- Task set:
(1) In the account of Jane Butzner's expulsion, what did the dentist ask the students to promise?
(2) Please reproduce the account of Jane Butzner's expulsion word for word, starting at the words "In third grade, a" and ending after "of their lives?".

- Text provided:
===============

In third grade, a tall, curious girl named Jane Butzner was expelled from school. A dentist had come to the school, George Washington in Dunmore, Penn., to talk to students about oral hygiene, and, at the end of his speech, he asked them to promise to brush their teeth, morning and night. Jane’s father, a doctor, had told her that a promise was a serious matter, not to be made lightly. So how could she and her classmates promise to brush their teeth twice a day for the rest of their lives?

The request put Jane in moral jeopardy. She would not raise her hand, and she made sure that the other students did not follow blindly. “Don’t do it,” she whispered. “Don’t do it.” Some of the children who had raised their hands put them down, sowing confusion. When Jane’s teacher found out what she had done, they argued, and Jane refused to back down. She knew she was right. “At her wits’ end, she expelled me,” Jane told an interviewer in 1992. “It came to me good and strong and fast that I was an outlaw.”

===============

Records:
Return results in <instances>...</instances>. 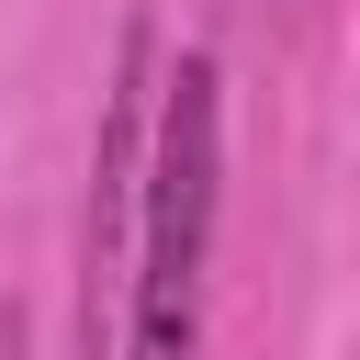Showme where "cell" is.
Returning <instances> with one entry per match:
<instances>
[]
</instances>
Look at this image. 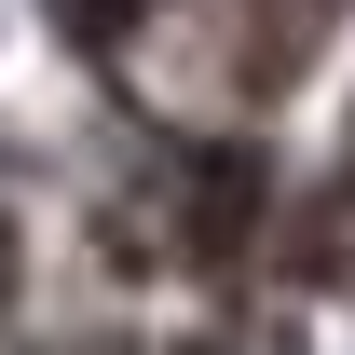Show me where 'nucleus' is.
Here are the masks:
<instances>
[{
    "label": "nucleus",
    "mask_w": 355,
    "mask_h": 355,
    "mask_svg": "<svg viewBox=\"0 0 355 355\" xmlns=\"http://www.w3.org/2000/svg\"><path fill=\"white\" fill-rule=\"evenodd\" d=\"M164 0H55V28H69V55H123L137 28H150Z\"/></svg>",
    "instance_id": "f257e3e1"
}]
</instances>
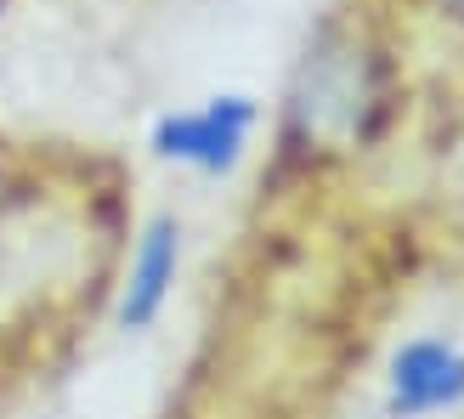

===============

- Final answers:
(1) To brush their teeth, morning and night.

(2)
In third grade, a tall, curious girl named Jane Butzner was expelled from school. A dentist had come to the school, George Washington in Dunmore, Penn., to talk to students about oral hygiene, and, at the end of his speech, he asked them to promise to brush their teeth, morning and night. Jane’s father, a doctor, had told her that a promise was a serious matter, not to be made lightly. So how could she and her classmates promise to brush their teeth twice a day for the rest of their lives?